▼

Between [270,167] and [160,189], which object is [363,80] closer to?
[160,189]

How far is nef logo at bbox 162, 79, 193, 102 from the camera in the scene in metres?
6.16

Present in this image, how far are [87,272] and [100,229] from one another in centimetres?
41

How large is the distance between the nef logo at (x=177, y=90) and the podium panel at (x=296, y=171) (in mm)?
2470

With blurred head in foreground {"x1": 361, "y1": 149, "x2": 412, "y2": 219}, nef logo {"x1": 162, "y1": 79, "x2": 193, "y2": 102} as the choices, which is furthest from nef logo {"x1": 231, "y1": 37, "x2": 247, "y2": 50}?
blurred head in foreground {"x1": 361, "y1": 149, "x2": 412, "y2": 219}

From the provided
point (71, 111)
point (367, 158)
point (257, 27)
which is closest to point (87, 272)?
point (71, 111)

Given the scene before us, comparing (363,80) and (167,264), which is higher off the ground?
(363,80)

▲

(STATED PROBLEM): Please reproduce every one of the records above word for word, keeping each line and line break unchanged.

(RESPONSE TO THE TASK):
Between [270,167] and [160,189], which object is [363,80] closer to?
[160,189]

How far is nef logo at bbox 162, 79, 193, 102 from the camera in the scene in metres?
6.16

Present in this image, how far are [87,272] and [100,229] from one another in centimetres?
41

How large is the distance between the nef logo at (x=177, y=90) and the podium panel at (x=296, y=171) (in mm)?
2470

With blurred head in foreground {"x1": 361, "y1": 149, "x2": 412, "y2": 219}, nef logo {"x1": 162, "y1": 79, "x2": 193, "y2": 102} as the choices, which is furthest from nef logo {"x1": 231, "y1": 37, "x2": 247, "y2": 50}?
blurred head in foreground {"x1": 361, "y1": 149, "x2": 412, "y2": 219}

From the provided
point (71, 111)
point (367, 158)
point (257, 27)
which is closest to point (87, 272)?
point (71, 111)

Given the scene before us, comparing (363,80) and (167,264), which is higher off the ground?
(363,80)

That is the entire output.